Trucos poco conocidos para tratar la laringitis rápido
Silencio activo
Contrario a lo que podrías pensar, ante un cuadro de laringitis, susurrar es peor que gritar. El susurro fuerza más las cuerdas vocales. El truco real es practicar reposo vocal absoluto: nada de hablar, carraspear o “probar si ya regresó la voz”. Es incómodo, pero acorta el proceso de días a horas.
Respirar por la nariz
Respirar por la boca reseca la laringe y mantiene la inflamación activa. Un tip poco conocido es usar tiras nasales incluso de día para impulsar la respiración nasal. Esto mantiene la humedad natural en las cuerdas vocales y acelera la recuperación.
Chicle sin azúcar
Mascar chicle sin azúcar estimula la producción de saliva, que actúa como lubricante natural para la laringe. No es un remedio casero popular, pero es una técnica frecuente en profesionales de la voz como los locutores. Evita sabores mentolados o muy fuertes para no irritar.
Usa almohadas elevadas
El reflujo laringofaríngeo silencioso es una causa frecuente de laringitis y muchas personas no saben que lo tienen. Dormir con la cabeza ligeramente elevada evita que los ácidos suban durante la noche y sigan inflamando las cuerdas vocales mientras duermes.
Vapor frío, no caliente
Contrario a lo que se cree, los humidificadores de vapor frío funcionan mejor que el vapor caliente. El aire frío humidificado reduce la inflamación sin irritar el tejido. Ideal usarlo mientras duermes o trabajas.
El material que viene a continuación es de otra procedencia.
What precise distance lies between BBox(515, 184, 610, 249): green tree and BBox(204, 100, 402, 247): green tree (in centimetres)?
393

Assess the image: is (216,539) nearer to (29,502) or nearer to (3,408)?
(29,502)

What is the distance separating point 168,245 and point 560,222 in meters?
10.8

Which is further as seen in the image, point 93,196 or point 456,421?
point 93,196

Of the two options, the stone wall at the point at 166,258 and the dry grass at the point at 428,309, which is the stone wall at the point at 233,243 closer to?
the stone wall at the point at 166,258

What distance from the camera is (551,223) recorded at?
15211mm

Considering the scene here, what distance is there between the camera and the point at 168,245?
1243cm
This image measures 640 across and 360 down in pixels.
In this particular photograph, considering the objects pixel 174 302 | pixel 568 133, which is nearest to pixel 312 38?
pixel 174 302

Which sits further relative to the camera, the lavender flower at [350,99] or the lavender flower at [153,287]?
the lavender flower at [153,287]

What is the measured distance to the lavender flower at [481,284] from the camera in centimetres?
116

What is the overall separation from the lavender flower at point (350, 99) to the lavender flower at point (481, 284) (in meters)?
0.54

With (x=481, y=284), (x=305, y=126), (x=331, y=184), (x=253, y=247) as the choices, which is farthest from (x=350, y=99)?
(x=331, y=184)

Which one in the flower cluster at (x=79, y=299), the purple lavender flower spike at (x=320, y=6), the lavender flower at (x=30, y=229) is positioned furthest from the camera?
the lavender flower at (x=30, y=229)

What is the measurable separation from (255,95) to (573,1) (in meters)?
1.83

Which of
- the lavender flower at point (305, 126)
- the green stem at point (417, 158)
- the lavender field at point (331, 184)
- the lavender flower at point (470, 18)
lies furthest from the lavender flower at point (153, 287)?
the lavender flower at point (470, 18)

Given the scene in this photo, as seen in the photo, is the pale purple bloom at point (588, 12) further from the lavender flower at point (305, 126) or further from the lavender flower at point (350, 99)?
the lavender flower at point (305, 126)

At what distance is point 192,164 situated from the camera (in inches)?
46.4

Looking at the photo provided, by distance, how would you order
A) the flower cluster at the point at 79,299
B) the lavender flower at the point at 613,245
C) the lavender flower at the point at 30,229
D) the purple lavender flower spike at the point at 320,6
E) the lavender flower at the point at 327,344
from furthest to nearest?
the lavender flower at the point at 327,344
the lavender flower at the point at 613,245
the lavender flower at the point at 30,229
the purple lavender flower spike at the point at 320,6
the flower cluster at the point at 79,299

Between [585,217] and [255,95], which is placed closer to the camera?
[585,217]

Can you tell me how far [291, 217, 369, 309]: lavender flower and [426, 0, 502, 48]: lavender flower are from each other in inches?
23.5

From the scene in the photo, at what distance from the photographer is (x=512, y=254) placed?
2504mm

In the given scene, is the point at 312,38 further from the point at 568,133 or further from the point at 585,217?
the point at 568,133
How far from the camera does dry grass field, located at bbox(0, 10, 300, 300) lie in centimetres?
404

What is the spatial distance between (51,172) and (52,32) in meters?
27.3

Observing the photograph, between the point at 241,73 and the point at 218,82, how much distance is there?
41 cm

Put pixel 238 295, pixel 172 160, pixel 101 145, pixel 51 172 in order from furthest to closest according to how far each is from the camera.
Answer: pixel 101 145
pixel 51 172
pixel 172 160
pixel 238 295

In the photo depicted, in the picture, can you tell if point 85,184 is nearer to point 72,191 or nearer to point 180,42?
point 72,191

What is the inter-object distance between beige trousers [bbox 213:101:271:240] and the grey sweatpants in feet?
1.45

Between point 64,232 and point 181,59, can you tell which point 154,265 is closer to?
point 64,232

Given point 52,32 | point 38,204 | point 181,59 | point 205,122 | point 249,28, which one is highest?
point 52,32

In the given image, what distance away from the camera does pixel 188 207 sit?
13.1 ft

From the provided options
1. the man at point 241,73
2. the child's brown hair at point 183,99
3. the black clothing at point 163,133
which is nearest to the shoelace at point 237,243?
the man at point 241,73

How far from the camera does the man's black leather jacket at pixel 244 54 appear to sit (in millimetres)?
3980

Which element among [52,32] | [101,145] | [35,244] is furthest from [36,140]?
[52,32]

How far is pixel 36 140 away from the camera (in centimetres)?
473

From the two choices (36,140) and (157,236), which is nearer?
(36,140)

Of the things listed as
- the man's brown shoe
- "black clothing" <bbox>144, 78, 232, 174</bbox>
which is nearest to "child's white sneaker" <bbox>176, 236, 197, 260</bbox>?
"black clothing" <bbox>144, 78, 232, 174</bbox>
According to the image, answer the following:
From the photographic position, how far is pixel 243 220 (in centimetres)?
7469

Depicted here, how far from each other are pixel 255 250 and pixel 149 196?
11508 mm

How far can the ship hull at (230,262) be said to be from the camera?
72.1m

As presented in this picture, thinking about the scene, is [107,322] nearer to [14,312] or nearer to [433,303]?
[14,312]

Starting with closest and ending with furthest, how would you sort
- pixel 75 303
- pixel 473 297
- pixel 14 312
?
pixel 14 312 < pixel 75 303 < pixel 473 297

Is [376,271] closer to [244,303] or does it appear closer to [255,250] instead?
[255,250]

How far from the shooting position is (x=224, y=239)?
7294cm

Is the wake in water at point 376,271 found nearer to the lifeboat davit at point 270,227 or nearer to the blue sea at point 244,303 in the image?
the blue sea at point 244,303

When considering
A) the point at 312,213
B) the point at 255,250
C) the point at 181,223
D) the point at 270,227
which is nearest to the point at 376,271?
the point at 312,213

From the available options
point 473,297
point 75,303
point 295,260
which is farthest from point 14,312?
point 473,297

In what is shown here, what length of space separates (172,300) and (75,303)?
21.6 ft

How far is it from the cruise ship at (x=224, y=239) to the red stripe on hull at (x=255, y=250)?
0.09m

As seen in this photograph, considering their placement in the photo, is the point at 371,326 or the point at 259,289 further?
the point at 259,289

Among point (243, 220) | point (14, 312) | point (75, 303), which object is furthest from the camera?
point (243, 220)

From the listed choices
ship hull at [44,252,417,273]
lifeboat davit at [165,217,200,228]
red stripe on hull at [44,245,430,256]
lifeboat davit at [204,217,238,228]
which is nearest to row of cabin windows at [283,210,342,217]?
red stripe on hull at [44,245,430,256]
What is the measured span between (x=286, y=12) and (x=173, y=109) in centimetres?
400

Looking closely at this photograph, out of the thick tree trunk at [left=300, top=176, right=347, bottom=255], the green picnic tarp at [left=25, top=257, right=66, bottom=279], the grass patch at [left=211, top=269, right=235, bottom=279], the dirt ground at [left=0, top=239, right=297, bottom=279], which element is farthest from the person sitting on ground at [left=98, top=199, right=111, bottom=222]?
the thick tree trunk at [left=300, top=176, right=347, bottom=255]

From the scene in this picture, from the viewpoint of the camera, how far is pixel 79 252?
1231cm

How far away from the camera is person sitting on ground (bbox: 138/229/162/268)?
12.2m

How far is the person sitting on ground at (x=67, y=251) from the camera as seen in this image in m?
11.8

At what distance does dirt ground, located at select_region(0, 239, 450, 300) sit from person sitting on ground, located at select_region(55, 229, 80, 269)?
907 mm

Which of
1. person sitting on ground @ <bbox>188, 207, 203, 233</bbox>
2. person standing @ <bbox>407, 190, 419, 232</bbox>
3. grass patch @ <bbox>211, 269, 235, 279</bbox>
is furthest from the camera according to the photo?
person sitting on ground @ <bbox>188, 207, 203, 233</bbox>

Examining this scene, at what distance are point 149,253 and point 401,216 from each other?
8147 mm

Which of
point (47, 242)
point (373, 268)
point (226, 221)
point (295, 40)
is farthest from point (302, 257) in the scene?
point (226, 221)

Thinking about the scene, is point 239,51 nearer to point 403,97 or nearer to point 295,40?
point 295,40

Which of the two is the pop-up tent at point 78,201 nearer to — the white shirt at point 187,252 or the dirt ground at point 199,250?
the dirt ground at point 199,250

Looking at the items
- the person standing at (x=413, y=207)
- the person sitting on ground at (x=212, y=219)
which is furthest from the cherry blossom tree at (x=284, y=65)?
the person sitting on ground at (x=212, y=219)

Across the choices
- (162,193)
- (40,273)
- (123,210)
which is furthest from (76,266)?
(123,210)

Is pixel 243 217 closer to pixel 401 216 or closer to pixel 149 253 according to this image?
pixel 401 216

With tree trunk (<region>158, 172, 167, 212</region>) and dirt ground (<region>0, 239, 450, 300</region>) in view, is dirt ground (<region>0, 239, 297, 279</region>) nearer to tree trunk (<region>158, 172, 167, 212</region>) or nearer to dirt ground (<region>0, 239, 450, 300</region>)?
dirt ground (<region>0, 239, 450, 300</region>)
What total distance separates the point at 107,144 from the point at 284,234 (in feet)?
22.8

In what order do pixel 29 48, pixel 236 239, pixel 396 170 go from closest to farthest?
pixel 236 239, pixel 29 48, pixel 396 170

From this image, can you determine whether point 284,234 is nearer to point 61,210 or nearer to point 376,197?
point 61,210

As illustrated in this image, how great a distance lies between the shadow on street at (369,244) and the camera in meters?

Este es uno de los trucos más recomendados por otorrinolaringólogos, pero poco difundido.
No carraspees
Carrasperar es como raspar una herida abierta. En su lugar, haz un trago seco de saliva o un bostezo lento. Este gesto relaja la laringe sin causar microlesiones.
¿Cuándo preocuparse por la laringitis?
Idealmente, desde los primeros síntomas es recomendable que acudas al médico; sin embargo, si no lo has hecho y la pérdida de la voz ya duró más de dos semanas, hay dolor intenso, fiebre o dificultad para respirar, es momento de acudir al especialista. La laringitis crónica no se quita con trucos, requiere diagnóstico médico.